Without any images, output the records below verbatim.

****************************************

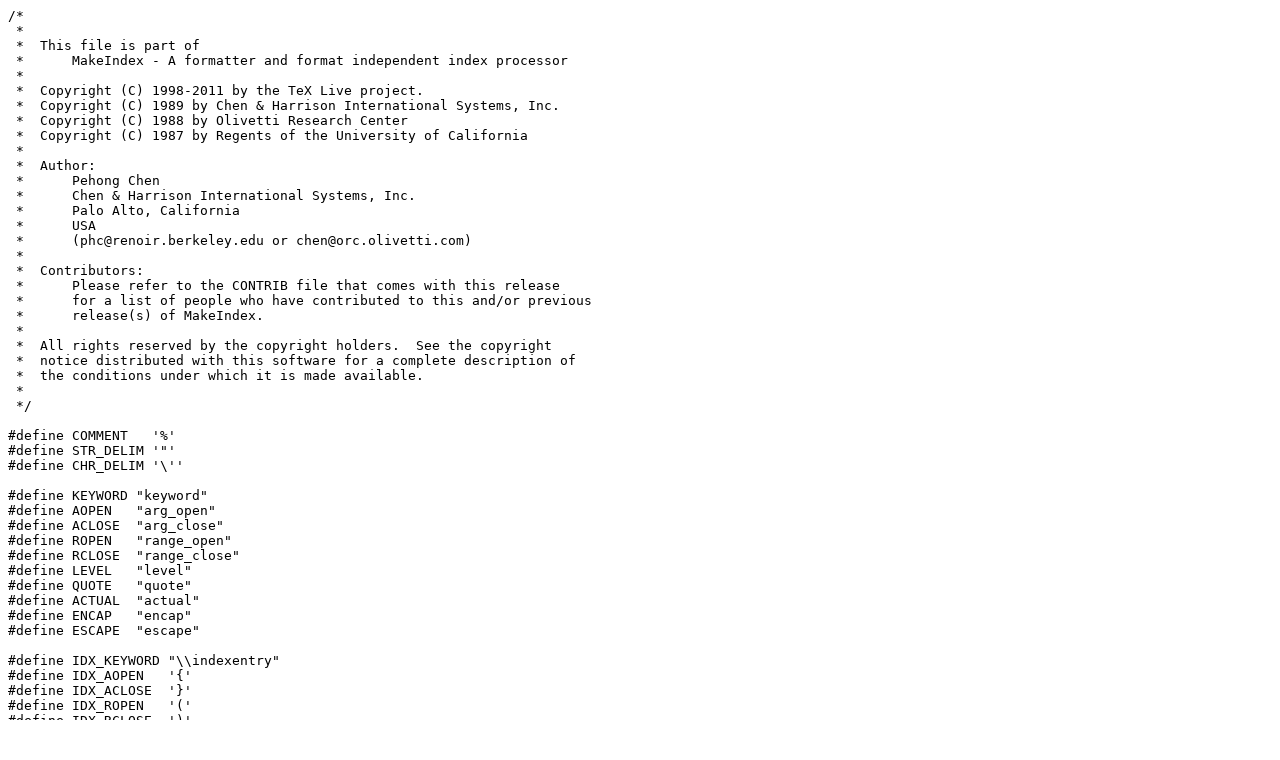

--- FILE ---
content_type: text/plain; charset=UTF-8
request_url: https://mirror.las.iastate.edu/tex-archive/indexing/makeindexk/scanst.h
body_size: 5321
content:
/*
 *
 *  This file is part of
 *	MakeIndex - A formatter and format independent index processor
 *
 *  Copyright (C) 1998-2011 by the TeX Live project.
 *  Copyright (C) 1989 by Chen & Harrison International Systems, Inc.
 *  Copyright (C) 1988 by Olivetti Research Center
 *  Copyright (C) 1987 by Regents of the University of California
 *
 *  Author:
 *	Pehong Chen
 *	Chen & Harrison International Systems, Inc.
 *	Palo Alto, California
 *	USA
 *	(phc@renoir.berkeley.edu or chen@orc.olivetti.com)
 *
 *  Contributors:
 *	Please refer to the CONTRIB file that comes with this release
 *	for a list of people who have contributed to this and/or previous
 *	release(s) of MakeIndex.
 *
 *  All rights reserved by the copyright holders.  See the copyright
 *  notice distributed with this software for a complete description of
 *  the conditions under which it is made available.
 *
 */

#define COMMENT   '%'
#define STR_DELIM '"'
#define CHR_DELIM '\''

#define KEYWORD "keyword"
#define AOPEN   "arg_open"
#define ACLOSE  "arg_close"
#define ROPEN   "range_open"
#define RCLOSE  "range_close"
#define LEVEL   "level"
#define QUOTE   "quote"
#define ACTUAL  "actual"
#define ENCAP   "encap"
#define ESCAPE  "escape"

#define IDX_KEYWORD "\\indexentry"
#define IDX_AOPEN   '{'
#define IDX_ACLOSE  '}'
#define IDX_ROPEN   '('
#define IDX_RCLOSE  ')'
#define IDX_LEVEL   '!'
#define IDX_QUOTE   '"'
#define IDX_ACTUAL  '@'
#define IDX_ENCAP   '|'
#define IDX_ESCAPE  '\\'

#define COMPOSITOR         "page_compositor"
#define COMPOSITOR_DEF     "-"
#define PRECEDENCE         "page_precedence"
#define PRECEDENCE_DEF     "rnaRA"
#define ROMAN_LOWER        'r'
#define ROMAN_UPPER        'R'
#define ARABIC             'n'
#define ALPHA_LOWER        'a'
#define ALPHA_UPPER        'A'
#define ROMAN_LOWER_OFFSET 10000
#define ROMAN_UPPER_OFFSET 10000
#define ARABIC_OFFSET      10000
#define ALPHA_LOWER_OFFSET 26
#define ALPHA_UPPER_OFFSET 26

#define PREAMBLE      "preamble"
#define PREAMBLE_DEF  "\\begin{theindex}\n"
#define PREAMBLE_LEN  1
#define POSTAMBLE     "postamble"
#define POSTAMBLE_DEF "\n\n\\end{theindex}\n"
#define POSTAMBLE_LEN 3

#define SETPAGEOPEN  "setpage_prefix"
#define SETPAGECLOSE "setpage_suffix"

#define SETPAGEOPEN_DEF "\n  \\setcounter{page}{"

#define SETPAGECLOSE_DEF "}\n"
#define SETPAGE_LEN      2

#define GROUP_SKIP        "group_skip"
#define GROUPSKIP_DEF "\n\n  \\indexspace\n"
#define GROUPSKIP_LEN 3

#define HEADINGS_FLAG    "headings_flag"
#define HEADINGSFLAG_DEF 0
#define HEADING_PRE      "heading_prefix"
#define HEADINGPRE_DEF   ""
#define HEADINGPRE_LEN   0
#define HEADING_SUF      "heading_suffix"
#define HEADINGSUF_DEF   ""
#define HEADINGSUF_LEN   0
#define SYMHEAD_POS      "symhead_positive"
#define SYMHEADPOS_DEF   "Symbols"
#define SYMHEAD_NEG      "symhead_negative"
#define SYMHEADNEG_DEF   "symbols"
#define NUMHEAD_POS      "numhead_positive"
#define NUMHEADPOS_DEF   "Numbers"
#define NUMHEAD_NEG      "numhead_negative"
#define NUMHEADNEG_DEF   "numbers"

#define ITEM_0  "item_0"
#define ITEM_1  "item_1"
#define ITEM_2  "item_2"
#define ITEM_01 "item_01"
#define ITEM_x1 "item_x1"
#define ITEM_12 "item_12"
#define ITEM_x2 "item_x2"

#define ITEM0_DEF "\n  \\item "
#define ITEM1_DEF "\n    \\subitem "
#define ITEM2_DEF "\n      \\subsubitem "

#define ITEM_LEN 1

#define DELIM_0    "delim_0"
#define DELIM_1    "delim_1"
#define DELIM_2    "delim_2"
#define DELIM_N    "delim_n"
#define DELIM_R    "delim_r"
#define DELIM_T    "delim_t"
#define DELIM_DEF  ", "
#define DELIMR_DEF "--"
#define DELIMT_DEF ""

#define SUFFIX_2P  "suffix_2p"
#define SUFFIX_3P  "suffix_3p"
#define SUFFIX_MP  "suffix_mp"

#define ENCAP_0    "encap_prefix"
#define ENCAP_1    "encap_infix"
#define ENCAP_2    "encap_suffix"
#define ENCAP0_DEF "\\"
#define ENCAP1_DEF "{"
#define ENCAP2_DEF "}"

#define LINEMAX       "line_max"
#define INDENT_SPACE  "indent_space"
#define INDENT_LENGTH "indent_length"

#define INDENTSPC_DEF "\t\t"

#define INDENTLEN_DEF 16

#define STY_ERROR(F) { \
    if (idx_dot) { \
	fprintf(ilg_fp, "\n"); \
	idx_dot = FALSE; \
    } \
    fprintf(ilg_fp, "** Input style error (file = %s, line = %d):\n   -- ", \
	    sty_fn, sty_lc); \
    fprintf(ilg_fp, F); \
    sty_ec++; \
    put_dot = FALSE; \
}

#define STY_ERROR1(F, D) { \
    if (idx_dot) { \
	fprintf(ilg_fp, "\n"); \
	idx_dot = FALSE; \
    } \
    fprintf(ilg_fp, "** Input style error (file = %s, line = %d):\n   -- ", \
	    sty_fn, sty_lc); \
    fprintf(ilg_fp, F, D); \
    sty_ec++; \
    put_dot = FALSE; \
}

#define STY_ERROR2(F, D1, D2) { \
     if (idx_dot) { \
	fprintf(ilg_fp, "\n"); \
	idx_dot = FALSE; \
    } \
    fprintf(ilg_fp, "** Input style error (file = %s, line = %d):\n   -- ", \
	    sty_fn, sty_lc); \
    fprintf(ilg_fp, F, D1, D2); \
    sty_ec++; \
    put_dot = FALSE; \
}

#define STY_DOT { \
    idx_dot = TRUE; \
    if (verbose) \
	fprintf(stderr, DOT); \
    fprintf(ilg_fp, DOT); \
}

#define STY_SKIPLINE { \
    int a; \
    while ( ((a = GET_CHAR(sty_fp)) != LFD) && (a != EOF) ); \
    sty_lc++; \
}

#define SCAN_NO(N) { \
    fscanf(sty_fp, "%d", N); \
}

#define MULTIPLE(C) { \
    STY_SKIPLINE; \
STY_ERROR2( \
"Multiple instances of type `%c' in page precedence specification `%s'.\n", \
C, page_prec); \
    return (FALSE); \
}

****************************************

*RESULT OF THE TASK*
--- FILE ---
content_type: text/plain; charset=UTF-8
request_url: https://mirror.las.iastate.edu/tex-archive/indexing/makeindexk/scanst.h
body_size: 5321
content:
/*
 *
 *  This file is part of
 *	MakeIndex - A formatter and format independent index processor
 *
 *  Copyright (C) 1998-2011 by the TeX Live project.
 *  Copyright (C) 1989 by Chen & Harrison International Systems, Inc.
 *  Copyright (C) 1988 by Olivetti Research Center
 *  Copyright (C) 1987 by Regents of the University of California
 *
 *  Author:
 *	Pehong Chen
 *	Chen & Harrison International Systems, Inc.
 *	Palo Alto, California
 *	USA
 *	(phc@renoir.berkeley.edu or chen@orc.olivetti.com)
 *
 *  Contributors:
 *	Please refer to the CONTRIB file that comes with this release
 *	for a list of people who have contributed to this and/or previous
 *	release(s) of MakeIndex.
 *
 *  All rights reserved by the copyright holders.  See the copyright
 *  notice distributed with this software for a complete description of
 *  the conditions under which it is made available.
 *
 */

#define COMMENT   '%'
#define STR_DELIM '"'
#define CHR_DELIM '\''

#define KEYWORD "keyword"
#define AOPEN   "arg_open"
#define ACLOSE  "arg_close"
#define ROPEN   "range_open"
#define RCLOSE  "range_close"
#define LEVEL   "level"
#define QUOTE   "quote"
#define ACTUAL  "actual"
#define ENCAP   "encap"
#define ESCAPE  "escape"

#define IDX_KEYWORD "\\indexentry"
#define IDX_AOPEN   '{'
#define IDX_ACLOSE  '}'
#define IDX_ROPEN   '('
#define IDX_RCLOSE  ')'
#define IDX_LEVEL   '!'
#define IDX_QUOTE   '"'
#define IDX_ACTUAL  '@'
#define IDX_ENCAP   '|'
#define IDX_ESCAPE  '\\'

#define COMPOSITOR         "page_compositor"
#define COMPOSITOR_DEF     "-"
#define PRECEDENCE         "page_precedence"
#define PRECEDENCE_DEF     "rnaRA"
#define ROMAN_LOWER        'r'
#define ROMAN_UPPER        'R'
#define ARABIC             'n'
#define ALPHA_LOWER        'a'
#define ALPHA_UPPER        'A'
#define ROMAN_LOWER_OFFSET 10000
#define ROMAN_UPPER_OFFSET 10000
#define ARABIC_OFFSET      10000
#define ALPHA_LOWER_OFFSET 26
#define ALPHA_UPPER_OFFSET 26

#define PREAMBLE      "preamble"
#define PREAMBLE_DEF  "\\begin{theindex}\n"
#define PREAMBLE_LEN  1
#define POSTAMBLE     "postamble"
#define POSTAMBLE_DEF "\n\n\\end{theindex}\n"
#define POSTAMBLE_LEN 3

#define SETPAGEOPEN  "setpage_prefix"
#define SETPAGECLOSE "setpage_suffix"

#define SETPAGEOPEN_DEF "\n  \\setcounter{page}{"

#define SETPAGECLOSE_DEF "}\n"
#define SETPAGE_LEN      2

#define GROUP_SKIP        "group_skip"
#define GROUPSKIP_DEF "\n\n  \\indexspace\n"
#define GROUPSKIP_LEN 3

#define HEADINGS_FLAG    "headings_flag"
#define HEADINGSFLAG_DEF 0
#define HEADING_PRE      "heading_prefix"
#define HEADINGPRE_DEF   ""
#define HEADINGPRE_LEN   0
#define HEADING_SUF      "heading_suffix"
#define HEADINGSUF_DEF   ""
#define HEADINGSUF_LEN   0
#define SYMHEAD_POS      "symhead_positive"
#define SYMHEADPOS_DEF   "Symbols"
#define SYMHEAD_NEG      "symhead_negative"
#define SYMHEADNEG_DEF   "symbols"
#define NUMHEAD_POS      "numhead_positive"
#define NUMHEADPOS_DEF   "Numbers"
#define NUMHEAD_NEG      "numhead_negative"
#define NUMHEADNEG_DEF   "numbers"

#define ITEM_0  "item_0"
#define ITEM_1  "item_1"
#define ITEM_2  "item_2"
#define ITEM_01 "item_01"
#define ITEM_x1 "item_x1"
#define ITEM_12 "item_12"
#define ITEM_x2 "item_x2"

#define ITEM0_DEF "\n  \\item "
#define ITEM1_DEF "\n    \\subitem "
#define ITEM2_DEF "\n      \\subsubitem "

#define ITEM_LEN 1

#define DELIM_0    "delim_0"
#define DELIM_1    "delim_1"
#define DELIM_2    "delim_2"
#define DELIM_N    "delim_n"
#define DELIM_R    "delim_r"
#define DELIM_T    "delim_t"
#define DELIM_DEF  ", "
#define DELIMR_DEF "--"
#define DELIMT_DEF ""

#define SUFFIX_2P  "suffix_2p"
#define SUFFIX_3P  "suffix_3p"
#define SUFFIX_MP  "suffix_mp"

#define ENCAP_0    "encap_prefix"
#define ENCAP_1    "encap_infix"
#define ENCAP_2    "encap_suffix"
#define ENCAP0_DEF "\\"
#define ENCAP1_DEF "{"
#define ENCAP2_DEF "}"

#define LINEMAX       "line_max"
#define INDENT_SPACE  "indent_space"
#define INDENT_LENGTH "indent_length"

#define INDENTSPC_DEF "\t\t"

#define INDENTLEN_DEF 16

#define STY_ERROR(F) { \
    if (idx_dot) { \
	fprintf(ilg_fp, "\n"); \
	idx_dot = FALSE; \
    } \
    fprintf(ilg_fp, "** Input style error (file = %s, line = %d):\n   -- ", \
	    sty_fn, sty_lc); \
    fprintf(ilg_fp, F); \
    sty_ec++; \
    put_dot = FALSE; \
}

#define STY_ERROR1(F, D) { \
    if (idx_dot) { \
	fprintf(ilg_fp, "\n"); \
	idx_dot = FALSE; \
    } \
    fprintf(ilg_fp, "** Input style error (file = %s, line = %d):\n   -- ", \
	    sty_fn, sty_lc); \
    fprintf(ilg_fp, F, D); \
    sty_ec++; \
    put_dot = FALSE; \
}

#define STY_ERROR2(F, D1, D2) { \
     if (idx_dot) { \
	fprintf(ilg_fp, "\n"); \
	idx_dot = FALSE; \
    } \
    fprintf(ilg_fp, "** Input style error (file = %s, line = %d):\n   -- ", \
	    sty_fn, sty_lc); \
    fprintf(ilg_fp, F, D1, D2); \
    sty_ec++; \
    put_dot = FALSE; \
}

#define STY_DOT { \
    idx_dot = TRUE; \
    if (verbose) \
	fprintf(stderr, DOT); \
    fprintf(ilg_fp, DOT); \
}

#define STY_SKIPLINE { \
    int a; \
    while ( ((a = GET_CHAR(sty_fp)) != LFD) && (a != EOF) ); \
    sty_lc++; \
}

#define SCAN_NO(N) { \
    fscanf(sty_fp, "%d", N); \
}

#define MULTIPLE(C) { \
    STY_SKIPLINE; \
STY_ERROR2( \
"Multiple instances of type `%c' in page precedence specification `%s'.\n", \
C, page_prec); \
    return (FALSE); \
}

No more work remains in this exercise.